*** 原文節錄 ***

布穀鳥模型在少樣本適應自身任務方面表現出色。以下是一些示例：

以CoNLL2003為例：運行 bash run_downstream.sh conll2003.5shot KomeijiForce/Cuckoo-C4-Rainbow，你將在 models/cuckoo-conll2003.5shot 中得到一個微調後的模型。然後可以使用腳本 python eval_conll2003.py 對模型進行基準測試，F1性能約為80。
機器閱讀理解（SQuAD）：運行 bash run_downstream.sh squad.32shot KomeijiForce/Cuckoo-C4-Rainbow，你將在 models/cuckoo-squad.32shot 中得到一個微調後的模型。然後可以使用腳本 python eval_squad.py 對模型進行基準測試，F1性能約為88。

若要對自己的任務進行微調，需要創建一個Jsonlines文件，每行包含 {"words": [...], "ner": [...]}，例如：

{"words": ["I", "am", "John", "Smith", ".", "Person", ":"], "ner": ["O", "O", "B", "I", "O", "O", "O"]}

創建好自己的下游數據集後，將其保存為 my_downstream.json，然後運行命令 bash run_downstream.sh my_downstream KomeijiForce/Cuckoo-C4-Rainbow。你將在 models/cuckoo-my_downstream 中找到適應後的布穀鳥模型。

*** 提供資料 ***

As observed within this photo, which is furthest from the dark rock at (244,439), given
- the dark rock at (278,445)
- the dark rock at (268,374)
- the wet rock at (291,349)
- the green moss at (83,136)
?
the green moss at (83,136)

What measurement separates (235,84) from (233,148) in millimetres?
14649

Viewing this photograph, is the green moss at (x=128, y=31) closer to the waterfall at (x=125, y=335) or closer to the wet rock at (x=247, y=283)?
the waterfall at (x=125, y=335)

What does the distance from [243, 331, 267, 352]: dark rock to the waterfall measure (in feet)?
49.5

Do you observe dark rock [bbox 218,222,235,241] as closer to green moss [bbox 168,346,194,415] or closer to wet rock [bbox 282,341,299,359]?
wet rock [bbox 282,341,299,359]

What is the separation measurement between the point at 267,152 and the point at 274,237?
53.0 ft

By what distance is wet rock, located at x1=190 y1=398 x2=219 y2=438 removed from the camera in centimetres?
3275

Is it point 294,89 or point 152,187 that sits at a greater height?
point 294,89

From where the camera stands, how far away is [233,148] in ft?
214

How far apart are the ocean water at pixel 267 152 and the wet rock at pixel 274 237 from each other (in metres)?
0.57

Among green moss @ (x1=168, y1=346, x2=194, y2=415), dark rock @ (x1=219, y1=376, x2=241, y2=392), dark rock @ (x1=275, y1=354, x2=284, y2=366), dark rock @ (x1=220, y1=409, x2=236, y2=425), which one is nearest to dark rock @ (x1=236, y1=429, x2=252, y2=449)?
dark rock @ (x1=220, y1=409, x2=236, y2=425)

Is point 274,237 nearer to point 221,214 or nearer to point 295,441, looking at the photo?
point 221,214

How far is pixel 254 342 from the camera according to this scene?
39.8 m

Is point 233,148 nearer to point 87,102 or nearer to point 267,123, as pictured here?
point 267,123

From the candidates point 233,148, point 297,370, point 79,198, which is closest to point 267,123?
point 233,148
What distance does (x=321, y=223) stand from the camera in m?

***

工作事項:
1) 請從原文節錄中含有“布穀鳥模型在少樣本適應自身任務方面表現出色。以下是一些示例：”的那句起逐字照抄，抄到“python eval_conll2003.py 對模型進行基準測試，F1性能約為80。”為止。
2) 請依據原文節錄回答下列問題：
(a) 以CoNLL2003為例時，微調後的模型存放在哪個目錄？
(b) 以腳本 python eval_squad.py 進行基準測試，F1性能約為多少？
(c) 自行建立的下游數據集應以什麼檔名保存？
3) 請將原文節錄中以「機器閱讀理解（SQuAD）」開頭的段落改寫為條列形式，並保留其主要事實。
上列資料另有出處，並非取自原文節錄。

作答結果:
1)
布穀鳥模型在少樣本適應自身任務方面表現出色。以下是一些示例：

以CoNLL2003為例：運行 bash run_downstream.sh conll2003.5shot KomeijiForce/Cuckoo-C4-Rainbow，你將在 models/cuckoo-conll2003.5shot 中得到一個微調後的模型。然後可以使用腳本 python eval_conll2003.py 對模型進行基準測試，F1性能約為80。

2)
(a) models/cuckoo-conll2003.5shot
(b) 約為88。
(c) my_downstream.json

3)
- 任務：機器閱讀理解（SQuAD）
- 微調命令：bash run_downstream.sh squad.32shot KomeijiForce/Cuckoo-C4-Rainbow
- 模型位置：models/cuckoo-squad.32shot
- 評測腳本：python eval_squad.py
- F1性能：約88